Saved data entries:
※ ※ ※
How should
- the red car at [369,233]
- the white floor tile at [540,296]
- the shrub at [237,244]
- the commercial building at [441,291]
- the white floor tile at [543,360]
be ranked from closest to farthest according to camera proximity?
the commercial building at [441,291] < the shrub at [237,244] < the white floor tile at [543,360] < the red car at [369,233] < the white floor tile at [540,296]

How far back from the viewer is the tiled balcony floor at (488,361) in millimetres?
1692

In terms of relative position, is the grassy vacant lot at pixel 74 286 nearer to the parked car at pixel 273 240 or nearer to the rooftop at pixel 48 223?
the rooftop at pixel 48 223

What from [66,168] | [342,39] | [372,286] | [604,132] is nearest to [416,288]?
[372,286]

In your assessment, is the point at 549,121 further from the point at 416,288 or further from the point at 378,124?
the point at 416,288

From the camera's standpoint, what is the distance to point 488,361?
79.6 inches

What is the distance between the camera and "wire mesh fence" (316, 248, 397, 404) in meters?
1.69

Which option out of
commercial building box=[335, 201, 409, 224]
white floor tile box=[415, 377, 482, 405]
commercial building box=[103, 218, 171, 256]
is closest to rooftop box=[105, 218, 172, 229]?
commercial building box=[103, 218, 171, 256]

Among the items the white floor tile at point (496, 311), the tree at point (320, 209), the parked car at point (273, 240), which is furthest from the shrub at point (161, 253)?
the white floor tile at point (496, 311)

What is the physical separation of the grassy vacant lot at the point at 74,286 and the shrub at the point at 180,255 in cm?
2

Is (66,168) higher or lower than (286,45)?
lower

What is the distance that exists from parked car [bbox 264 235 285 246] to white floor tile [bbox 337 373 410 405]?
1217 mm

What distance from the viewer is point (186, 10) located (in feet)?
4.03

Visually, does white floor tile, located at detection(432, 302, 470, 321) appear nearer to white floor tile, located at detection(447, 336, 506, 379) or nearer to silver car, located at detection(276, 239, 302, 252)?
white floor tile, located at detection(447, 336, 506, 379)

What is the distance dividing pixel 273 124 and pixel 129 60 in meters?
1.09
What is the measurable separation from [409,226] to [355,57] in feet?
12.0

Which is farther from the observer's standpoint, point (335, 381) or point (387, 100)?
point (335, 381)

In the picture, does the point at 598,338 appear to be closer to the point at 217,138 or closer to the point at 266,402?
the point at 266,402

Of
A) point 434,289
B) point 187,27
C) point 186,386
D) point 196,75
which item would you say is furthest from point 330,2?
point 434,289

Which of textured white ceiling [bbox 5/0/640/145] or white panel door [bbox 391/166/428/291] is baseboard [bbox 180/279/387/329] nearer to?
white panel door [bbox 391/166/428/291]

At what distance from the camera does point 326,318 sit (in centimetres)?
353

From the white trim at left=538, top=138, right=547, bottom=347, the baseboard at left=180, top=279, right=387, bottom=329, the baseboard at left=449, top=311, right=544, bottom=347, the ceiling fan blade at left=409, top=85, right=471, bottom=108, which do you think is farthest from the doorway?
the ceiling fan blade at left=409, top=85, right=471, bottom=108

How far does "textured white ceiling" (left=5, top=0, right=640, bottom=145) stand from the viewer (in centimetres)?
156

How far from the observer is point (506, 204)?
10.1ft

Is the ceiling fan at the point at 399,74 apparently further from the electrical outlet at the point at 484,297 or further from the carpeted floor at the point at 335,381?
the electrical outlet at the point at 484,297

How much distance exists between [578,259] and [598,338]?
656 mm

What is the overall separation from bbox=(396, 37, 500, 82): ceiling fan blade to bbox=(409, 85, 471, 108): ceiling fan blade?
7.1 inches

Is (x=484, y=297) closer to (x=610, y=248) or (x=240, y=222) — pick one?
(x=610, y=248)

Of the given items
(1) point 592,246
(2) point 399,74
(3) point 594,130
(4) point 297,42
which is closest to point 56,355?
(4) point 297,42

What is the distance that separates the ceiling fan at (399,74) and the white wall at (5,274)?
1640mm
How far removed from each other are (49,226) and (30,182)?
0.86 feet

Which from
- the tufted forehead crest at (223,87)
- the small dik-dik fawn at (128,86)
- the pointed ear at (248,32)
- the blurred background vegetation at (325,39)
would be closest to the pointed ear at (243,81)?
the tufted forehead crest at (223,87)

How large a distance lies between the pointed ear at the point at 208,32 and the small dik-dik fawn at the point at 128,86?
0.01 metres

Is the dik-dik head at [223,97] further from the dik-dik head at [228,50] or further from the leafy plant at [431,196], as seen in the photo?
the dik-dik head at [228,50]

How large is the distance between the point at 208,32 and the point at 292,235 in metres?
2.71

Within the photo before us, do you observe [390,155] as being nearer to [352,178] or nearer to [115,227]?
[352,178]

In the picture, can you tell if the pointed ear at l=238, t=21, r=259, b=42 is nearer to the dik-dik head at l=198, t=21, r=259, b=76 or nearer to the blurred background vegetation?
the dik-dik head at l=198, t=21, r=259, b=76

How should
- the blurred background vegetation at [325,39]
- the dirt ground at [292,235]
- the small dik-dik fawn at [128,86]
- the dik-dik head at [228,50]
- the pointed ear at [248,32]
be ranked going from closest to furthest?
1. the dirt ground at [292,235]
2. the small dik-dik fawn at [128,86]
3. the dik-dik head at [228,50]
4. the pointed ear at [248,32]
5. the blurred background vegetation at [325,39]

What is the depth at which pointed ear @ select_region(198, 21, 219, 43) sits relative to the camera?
※ ※ ※
Stated exercise —
Make an exact copy of all the data.

Solution below —
How should
- the red car at [369,233]
- the white floor tile at [540,296]
- the shrub at [237,244]
- the commercial building at [441,291]
- the white floor tile at [543,360]
be ranked from closest to farthest according to camera proximity?
the commercial building at [441,291] < the shrub at [237,244] < the white floor tile at [543,360] < the red car at [369,233] < the white floor tile at [540,296]

How far back from the viewer is the tiled balcony floor at (488,361) in millimetres?
1692

In terms of relative position, is the grassy vacant lot at pixel 74 286 nearer to the parked car at pixel 273 240 or nearer to the rooftop at pixel 48 223?
the rooftop at pixel 48 223

What from [66,168] | [342,39] | [372,286] | [604,132] is nearest to [416,288]?
[372,286]

In your assessment, is the point at 549,121 further from the point at 416,288 or further from the point at 378,124?
the point at 416,288

From the camera's standpoint, what is the distance to point 488,361?
79.6 inches

What is the distance between the camera and "wire mesh fence" (316, 248, 397, 404) in meters?
1.69

Which option out of
commercial building box=[335, 201, 409, 224]
white floor tile box=[415, 377, 482, 405]
commercial building box=[103, 218, 171, 256]
is closest to rooftop box=[105, 218, 172, 229]?
commercial building box=[103, 218, 171, 256]

Among the items the white floor tile at point (496, 311), the tree at point (320, 209), the parked car at point (273, 240), which is furthest from the shrub at point (161, 253)?
the white floor tile at point (496, 311)

What is the physical separation of the grassy vacant lot at the point at 74,286 and the shrub at the point at 180,255 in cm?
2

Is (66,168) higher or lower than (286,45)?
lower

What is the distance that exists from parked car [bbox 264 235 285 246] to white floor tile [bbox 337 373 410 405]?
1217 mm

What distance from the viewer is point (186, 10) located (in feet)?
4.03

Visually, does white floor tile, located at detection(432, 302, 470, 321) appear nearer to white floor tile, located at detection(447, 336, 506, 379) or nearer to silver car, located at detection(276, 239, 302, 252)?
white floor tile, located at detection(447, 336, 506, 379)

What is the distance dividing pixel 273 124 and pixel 129 60 in meters?
1.09
What is the measurable separation from [409,226] to [355,57] in feet?
12.0

Which is farther from the observer's standpoint, point (335, 381) or point (387, 100)?
point (335, 381)

In the picture, does the point at 598,338 appear to be closer to the point at 217,138 or closer to the point at 266,402?
the point at 266,402

Of
A) point 434,289
B) point 187,27
C) point 186,386
D) point 196,75
which item would you say is furthest from point 330,2?
point 434,289

Which of textured white ceiling [bbox 5/0/640/145] or white panel door [bbox 391/166/428/291] is baseboard [bbox 180/279/387/329] nearer to?
white panel door [bbox 391/166/428/291]

At what distance from the camera does point 326,318 sit (in centimetres)?
353

From the white trim at left=538, top=138, right=547, bottom=347, the baseboard at left=180, top=279, right=387, bottom=329, the baseboard at left=449, top=311, right=544, bottom=347, the ceiling fan blade at left=409, top=85, right=471, bottom=108, which do you think is farthest from the doorway?
the ceiling fan blade at left=409, top=85, right=471, bottom=108

How far does "textured white ceiling" (left=5, top=0, right=640, bottom=145) stand from the viewer (in centimetres)?
156

How far from the observer is point (506, 204)?
10.1ft

Is the ceiling fan at the point at 399,74 apparently further from the electrical outlet at the point at 484,297 or further from the carpeted floor at the point at 335,381?
the electrical outlet at the point at 484,297

How much distance exists between [578,259] and [598,338]?
656 mm

What is the overall separation from bbox=(396, 37, 500, 82): ceiling fan blade to bbox=(409, 85, 471, 108): ceiling fan blade?
7.1 inches

Is (x=484, y=297) closer to (x=610, y=248) or (x=240, y=222) — pick one?
(x=610, y=248)

Of the given items
(1) point 592,246
(2) point 399,74
(3) point 594,130
(4) point 297,42
which is closest to point 56,355?
(4) point 297,42

What is the distance that separates the ceiling fan at (399,74) and the white wall at (5,274)?
1640mm
How far removed from each other are (49,226) and (30,182)?
0.86 feet

Which from
- the tufted forehead crest at (223,87)
- the small dik-dik fawn at (128,86)
- the pointed ear at (248,32)
- the blurred background vegetation at (325,39)
would be closest to the pointed ear at (243,81)?
the tufted forehead crest at (223,87)

How large a distance lies between the pointed ear at the point at 208,32 and the small dik-dik fawn at the point at 128,86?
0.01 metres

Is the dik-dik head at [223,97] further from the dik-dik head at [228,50] or further from the leafy plant at [431,196], as seen in the photo?
the dik-dik head at [228,50]

How large is the distance between the point at 208,32 and the point at 292,235 in metres?
2.71

Within the photo before us, do you observe [390,155] as being nearer to [352,178] or nearer to [115,227]?
[352,178]

In the picture, can you tell if the pointed ear at l=238, t=21, r=259, b=42 is nearer to the dik-dik head at l=198, t=21, r=259, b=76 or nearer to the blurred background vegetation?
the dik-dik head at l=198, t=21, r=259, b=76

How should
- the blurred background vegetation at [325,39]
- the dirt ground at [292,235]
- the small dik-dik fawn at [128,86]
- the dik-dik head at [228,50]
- the pointed ear at [248,32]
be ranked going from closest to furthest?
1. the dirt ground at [292,235]
2. the small dik-dik fawn at [128,86]
3. the dik-dik head at [228,50]
4. the pointed ear at [248,32]
5. the blurred background vegetation at [325,39]

What is the depth at which pointed ear @ select_region(198, 21, 219, 43) sits relative to the camera?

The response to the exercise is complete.